WHAT YOU NEED TO DO
The entries below must be transcribed exactly. Leave nothing out.

DATASET EXCERPTS
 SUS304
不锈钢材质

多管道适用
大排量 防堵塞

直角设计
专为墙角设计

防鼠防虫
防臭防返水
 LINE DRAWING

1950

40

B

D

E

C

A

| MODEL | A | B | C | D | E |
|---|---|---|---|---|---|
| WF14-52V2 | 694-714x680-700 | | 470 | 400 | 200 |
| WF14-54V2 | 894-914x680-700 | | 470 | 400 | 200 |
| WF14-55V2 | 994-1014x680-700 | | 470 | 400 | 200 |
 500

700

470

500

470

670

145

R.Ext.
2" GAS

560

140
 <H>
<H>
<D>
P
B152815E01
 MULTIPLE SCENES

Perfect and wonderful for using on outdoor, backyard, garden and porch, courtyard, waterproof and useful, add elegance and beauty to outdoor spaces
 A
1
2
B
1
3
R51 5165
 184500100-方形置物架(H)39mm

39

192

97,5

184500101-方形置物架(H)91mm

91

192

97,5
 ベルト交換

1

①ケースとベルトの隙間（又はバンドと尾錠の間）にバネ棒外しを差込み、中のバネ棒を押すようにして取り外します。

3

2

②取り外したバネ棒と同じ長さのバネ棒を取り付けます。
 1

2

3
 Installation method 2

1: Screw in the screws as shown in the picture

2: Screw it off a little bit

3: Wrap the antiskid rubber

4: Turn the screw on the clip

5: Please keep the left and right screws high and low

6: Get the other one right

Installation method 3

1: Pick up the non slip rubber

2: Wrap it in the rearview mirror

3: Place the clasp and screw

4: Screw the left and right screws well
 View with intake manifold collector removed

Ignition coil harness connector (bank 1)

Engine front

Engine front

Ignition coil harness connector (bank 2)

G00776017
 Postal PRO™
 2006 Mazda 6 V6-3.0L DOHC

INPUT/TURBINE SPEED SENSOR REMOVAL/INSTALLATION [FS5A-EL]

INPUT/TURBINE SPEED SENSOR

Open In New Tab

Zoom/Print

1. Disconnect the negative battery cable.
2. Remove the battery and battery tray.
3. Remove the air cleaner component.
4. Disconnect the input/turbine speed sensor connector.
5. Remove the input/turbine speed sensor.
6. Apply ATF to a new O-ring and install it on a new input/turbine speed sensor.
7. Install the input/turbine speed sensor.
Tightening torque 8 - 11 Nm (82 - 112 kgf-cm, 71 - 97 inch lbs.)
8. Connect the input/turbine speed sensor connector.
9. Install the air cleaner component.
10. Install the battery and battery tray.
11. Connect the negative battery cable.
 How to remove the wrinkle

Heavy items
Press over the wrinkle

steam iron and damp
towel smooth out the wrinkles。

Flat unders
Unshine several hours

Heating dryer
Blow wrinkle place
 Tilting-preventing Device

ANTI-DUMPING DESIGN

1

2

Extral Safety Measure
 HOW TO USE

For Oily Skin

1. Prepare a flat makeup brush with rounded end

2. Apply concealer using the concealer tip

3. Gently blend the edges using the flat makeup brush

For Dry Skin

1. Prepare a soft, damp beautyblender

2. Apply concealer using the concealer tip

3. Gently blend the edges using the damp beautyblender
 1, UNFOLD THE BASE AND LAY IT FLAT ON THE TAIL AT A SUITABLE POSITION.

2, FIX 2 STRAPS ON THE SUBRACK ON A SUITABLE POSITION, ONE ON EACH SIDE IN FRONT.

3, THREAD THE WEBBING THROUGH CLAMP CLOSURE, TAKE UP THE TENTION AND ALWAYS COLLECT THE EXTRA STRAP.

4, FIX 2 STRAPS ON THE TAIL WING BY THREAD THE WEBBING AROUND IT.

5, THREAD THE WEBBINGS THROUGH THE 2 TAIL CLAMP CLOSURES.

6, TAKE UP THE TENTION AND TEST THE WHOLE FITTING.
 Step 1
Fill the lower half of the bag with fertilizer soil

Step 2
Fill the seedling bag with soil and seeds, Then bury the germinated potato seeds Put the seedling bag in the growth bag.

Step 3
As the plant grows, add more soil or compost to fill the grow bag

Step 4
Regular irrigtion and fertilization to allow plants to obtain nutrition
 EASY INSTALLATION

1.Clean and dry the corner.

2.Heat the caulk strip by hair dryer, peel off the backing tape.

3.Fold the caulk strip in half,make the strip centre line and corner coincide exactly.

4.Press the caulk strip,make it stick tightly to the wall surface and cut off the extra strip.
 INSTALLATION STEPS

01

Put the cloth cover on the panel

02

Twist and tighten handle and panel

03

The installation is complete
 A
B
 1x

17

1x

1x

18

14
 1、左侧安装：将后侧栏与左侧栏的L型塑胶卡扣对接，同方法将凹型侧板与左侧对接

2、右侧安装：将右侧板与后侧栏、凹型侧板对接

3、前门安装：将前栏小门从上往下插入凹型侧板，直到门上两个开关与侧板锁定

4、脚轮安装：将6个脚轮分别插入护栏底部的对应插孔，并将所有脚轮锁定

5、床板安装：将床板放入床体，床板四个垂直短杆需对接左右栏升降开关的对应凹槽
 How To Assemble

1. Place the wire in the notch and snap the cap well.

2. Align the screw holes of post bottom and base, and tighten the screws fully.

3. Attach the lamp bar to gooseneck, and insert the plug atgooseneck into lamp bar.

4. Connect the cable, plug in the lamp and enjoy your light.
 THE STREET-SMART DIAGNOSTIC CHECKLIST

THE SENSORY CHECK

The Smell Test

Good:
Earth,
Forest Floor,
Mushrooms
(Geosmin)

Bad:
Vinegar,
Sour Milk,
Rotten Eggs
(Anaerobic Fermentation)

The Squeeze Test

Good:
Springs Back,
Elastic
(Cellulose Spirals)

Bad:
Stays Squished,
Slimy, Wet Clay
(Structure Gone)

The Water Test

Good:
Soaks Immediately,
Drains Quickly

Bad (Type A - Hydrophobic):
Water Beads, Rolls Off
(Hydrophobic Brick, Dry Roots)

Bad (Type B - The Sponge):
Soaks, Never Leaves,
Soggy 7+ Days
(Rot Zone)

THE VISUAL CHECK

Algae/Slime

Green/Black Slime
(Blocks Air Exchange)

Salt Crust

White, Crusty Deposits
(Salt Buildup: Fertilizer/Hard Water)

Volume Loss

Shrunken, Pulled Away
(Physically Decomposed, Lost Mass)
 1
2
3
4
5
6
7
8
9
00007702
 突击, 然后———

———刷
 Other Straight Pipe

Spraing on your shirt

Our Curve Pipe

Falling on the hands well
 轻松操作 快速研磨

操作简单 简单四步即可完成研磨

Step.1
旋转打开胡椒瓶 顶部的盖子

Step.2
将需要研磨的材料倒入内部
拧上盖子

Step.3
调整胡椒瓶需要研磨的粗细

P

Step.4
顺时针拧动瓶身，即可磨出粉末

EXPECTED OUTPUT
 SUS304
不锈钢材质

多管道适用
大排量 防堵塞

直角设计
专为墙角设计

防鼠防虫
防臭防返水
 LINE DRAWING

1950

40

B

D

E

C

A

| MODEL | A | B | C | D | E |
|---|---|---|---|---|---|
| WF14-52V2 | 694-714x680-700 | | 470 | 400 | 200 |
| WF14-54V2 | 894-914x680-700 | | 470 | 400 | 200 |
| WF14-55V2 | 994-1014x680-700 | | 470 | 400 | 200 |
 500

700

470

500

470

670

145

R.Ext.
2" GAS

560

140
 <H>
<H>
<D>
P
B152815E01
 MULTIPLE SCENES

Perfect and wonderful for using on outdoor, backyard, garden and porch, courtyard, waterproof and useful, add elegance and beauty to outdoor spaces
 A
1
2
B
1
3
R51 5165
 184500100-方形置物架(H)39mm

39

192

97,5

184500101-方形置物架(H)91mm

91

192

97,5
 ベルト交換

1

①ケースとベルトの隙間（又はバンドと尾錠の間）にバネ棒外しを差込み、中のバネ棒を押すようにして取り外します。

3

2

②取り外したバネ棒と同じ長さのバネ棒を取り付けます。
 1

2

3
 Installation method 2

1: Screw in the screws as shown in the picture

2: Screw it off a little bit

3: Wrap the antiskid rubber

4: Turn the screw on the clip

5: Please keep the left and right screws high and low

6: Get the other one right

Installation method 3

1: Pick up the non slip rubber

2: Wrap it in the rearview mirror

3: Place the clasp and screw

4: Screw the left and right screws well
 View with intake manifold collector removed

Ignition coil harness connector (bank 1)

Engine front

Engine front

Ignition coil harness connector (bank 2)

G00776017
 Postal PRO™
 2006 Mazda 6 V6-3.0L DOHC

INPUT/TURBINE SPEED SENSOR REMOVAL/INSTALLATION [FS5A-EL]

INPUT/TURBINE SPEED SENSOR

Open In New Tab

Zoom/Print

1. Disconnect the negative battery cable.
2. Remove the battery and battery tray.
3. Remove the air cleaner component.
4. Disconnect the input/turbine speed sensor connector.
5. Remove the input/turbine speed sensor.
6. Apply ATF to a new O-ring and install it on a new input/turbine speed sensor.
7. Install the input/turbine speed sensor.
Tightening torque 8 - 11 Nm (82 - 112 kgf-cm, 71 - 97 inch lbs.)
8. Connect the input/turbine speed sensor connector.
9. Install the air cleaner component.
10. Install the battery and battery tray.
11. Connect the negative battery cable.
 How to remove the wrinkle

Heavy items
Press over the wrinkle

steam iron and damp
towel smooth out the wrinkles。

Flat unders
Unshine several hours

Heating dryer
Blow wrinkle place
 Tilting-preventing Device

ANTI-DUMPING DESIGN

1

2

Extral Safety Measure
 HOW TO USE

For Oily Skin

1. Prepare a flat makeup brush with rounded end

2. Apply concealer using the concealer tip

3. Gently blend the edges using the flat makeup brush

For Dry Skin

1. Prepare a soft, damp beautyblender

2. Apply concealer using the concealer tip

3. Gently blend the edges using the damp beautyblender
 1, UNFOLD THE BASE AND LAY IT FLAT ON THE TAIL AT A SUITABLE POSITION.

2, FIX 2 STRAPS ON THE SUBRACK ON A SUITABLE POSITION, ONE ON EACH SIDE IN FRONT.

3, THREAD THE WEBBING THROUGH CLAMP CLOSURE, TAKE UP THE TENTION AND ALWAYS COLLECT THE EXTRA STRAP.

4, FIX 2 STRAPS ON THE TAIL WING BY THREAD THE WEBBING AROUND IT.

5, THREAD THE WEBBINGS THROUGH THE 2 TAIL CLAMP CLOSURES.

6, TAKE UP THE TENTION AND TEST THE WHOLE FITTING.
 Step 1
Fill the lower half of the bag with fertilizer soil

Step 2
Fill the seedling bag with soil and seeds, Then bury the germinated potato seeds Put the seedling bag in the growth bag.

Step 3
As the plant grows, add more soil or compost to fill the grow bag

Step 4
Regular irrigtion and fertilization to allow plants to obtain nutrition
 EASY INSTALLATION

1.Clean and dry the corner.

2.Heat the caulk strip by hair dryer, peel off the backing tape.

3.Fold the caulk strip in half,make the strip centre line and corner coincide exactly.

4.Press the caulk strip,make it stick tightly to the wall surface and cut off the extra strip.
 INSTALLATION STEPS

01

Put the cloth cover on the panel

02

Twist and tighten handle and panel

03

The installation is complete
 A
B
 1x

17

1x

1x

18

14
 1、左侧安装：将后侧栏与左侧栏的L型塑胶卡扣对接，同方法将凹型侧板与左侧对接

2、右侧安装：将右侧板与后侧栏、凹型侧板对接

3、前门安装：将前栏小门从上往下插入凹型侧板，直到门上两个开关与侧板锁定

4、脚轮安装：将6个脚轮分别插入护栏底部的对应插孔，并将所有脚轮锁定

5、床板安装：将床板放入床体，床板四个垂直短杆需对接左右栏升降开关的对应凹槽
 How To Assemble

1. Place the wire in the notch and snap the cap well.

2. Align the screw holes of post bottom and base, and tighten the screws fully.

3. Attach the lamp bar to gooseneck, and insert the plug atgooseneck into lamp bar.

4. Connect the cable, plug in the lamp and enjoy your light.
 THE STREET-SMART DIAGNOSTIC CHECKLIST

THE SENSORY CHECK

The Smell Test

Good:
Earth,
Forest Floor,
Mushrooms
(Geosmin)

Bad:
Vinegar,
Sour Milk,
Rotten Eggs
(Anaerobic Fermentation)

The Squeeze Test

Good:
Springs Back,
Elastic
(Cellulose Spirals)

Bad:
Stays Squished,
Slimy, Wet Clay
(Structure Gone)

The Water Test

Good:
Soaks Immediately,
Drains Quickly

Bad (Type A - Hydrophobic):
Water Beads, Rolls Off
(Hydrophobic Brick, Dry Roots)

Bad (Type B - The Sponge):
Soaks, Never Leaves,
Soggy 7+ Days
(Rot Zone)

THE VISUAL CHECK

Algae/Slime

Green/Black Slime
(Blocks Air Exchange)

Salt Crust

White, Crusty Deposits
(Salt Buildup: Fertilizer/Hard Water)

Volume Loss

Shrunken, Pulled Away
(Physically Decomposed, Lost Mass)
 1
2
3
4
5
6
7
8
9
00007702
 突击, 然后———

———刷
 Other Straight Pipe

Spraing on your shirt

Our Curve Pipe

Falling on the hands well
 轻松操作 快速研磨

操作简单 简单四步即可完成研磨

Step.1
旋转打开胡椒瓶 顶部的盖子

Step.2
将需要研磨的材料倒入内部
拧上盖子

Step.3
调整胡椒瓶需要研磨的粗细

P

Step.4
顺时针拧动瓶身，即可磨出粉末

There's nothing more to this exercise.